▸ ASSIGNMENT:
The data that follows is to be copied exactly, with each image removed.
-- Opening Marker --
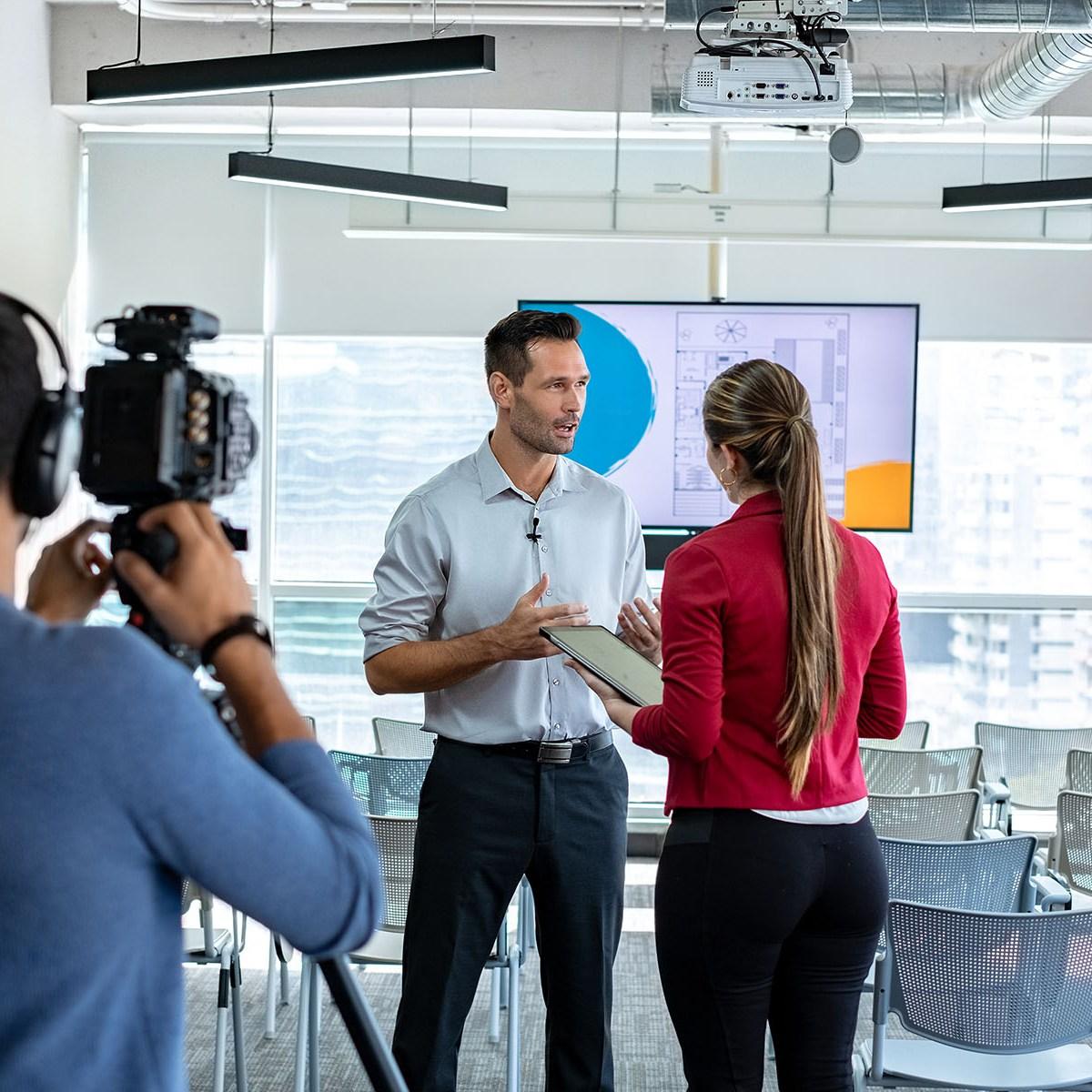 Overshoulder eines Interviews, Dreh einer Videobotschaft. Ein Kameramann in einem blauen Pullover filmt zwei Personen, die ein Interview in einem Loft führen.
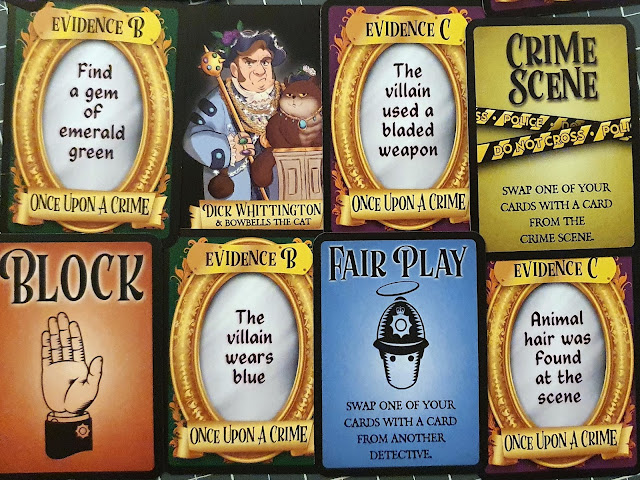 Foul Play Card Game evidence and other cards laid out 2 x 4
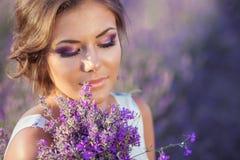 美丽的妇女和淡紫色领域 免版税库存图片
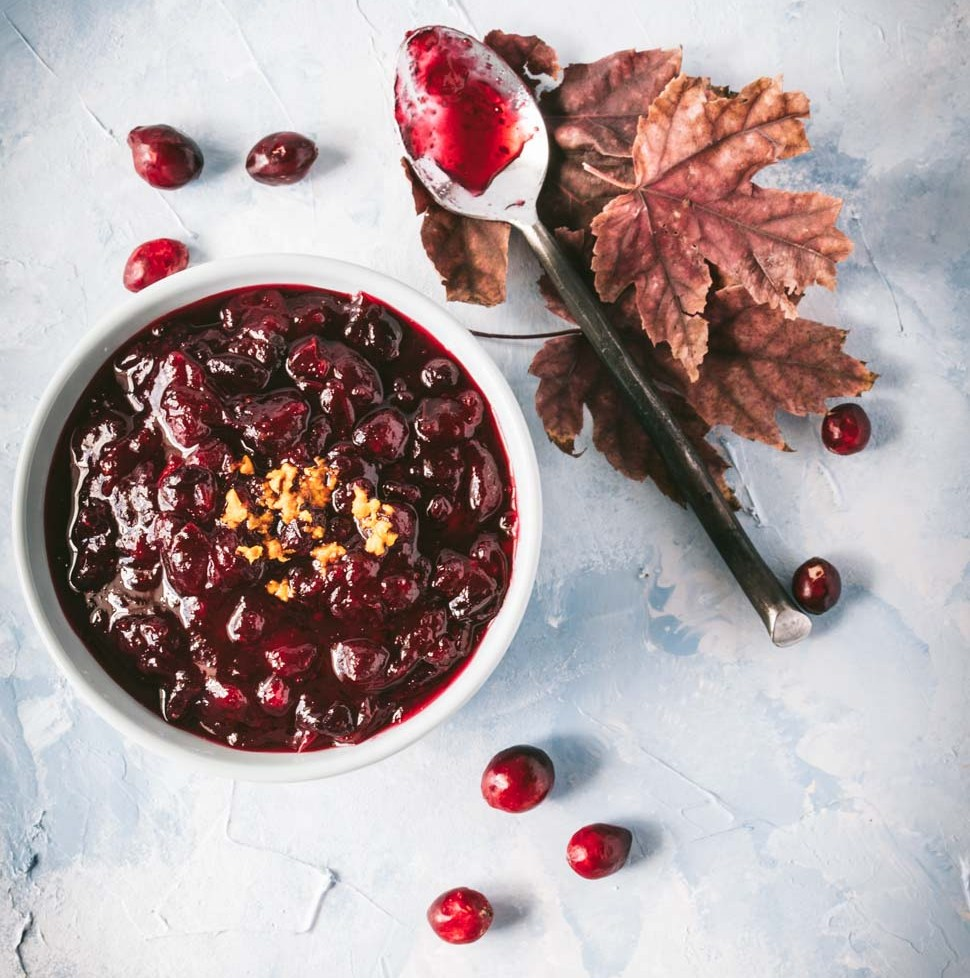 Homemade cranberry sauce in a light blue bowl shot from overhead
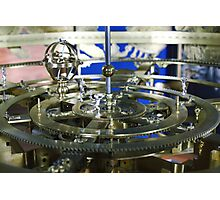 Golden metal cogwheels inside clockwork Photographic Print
-- Closing Marker --
▸ EXERCISE RESULT:
 Overshoulder eines Interviews, Dreh einer Videobotschaft. Ein Kameramann in einem blauen Pullover filmt zwei Personen, die ein Interview in einem Loft führen.
 Foul Play Card Game evidence and other cards laid out 2 x 4
 美丽的妇女和淡紫色领域 免版税库存图片
 Homemade cranberry sauce in a light blue bowl shot from overhead
 Golden metal cogwheels inside clockwork Photographic Print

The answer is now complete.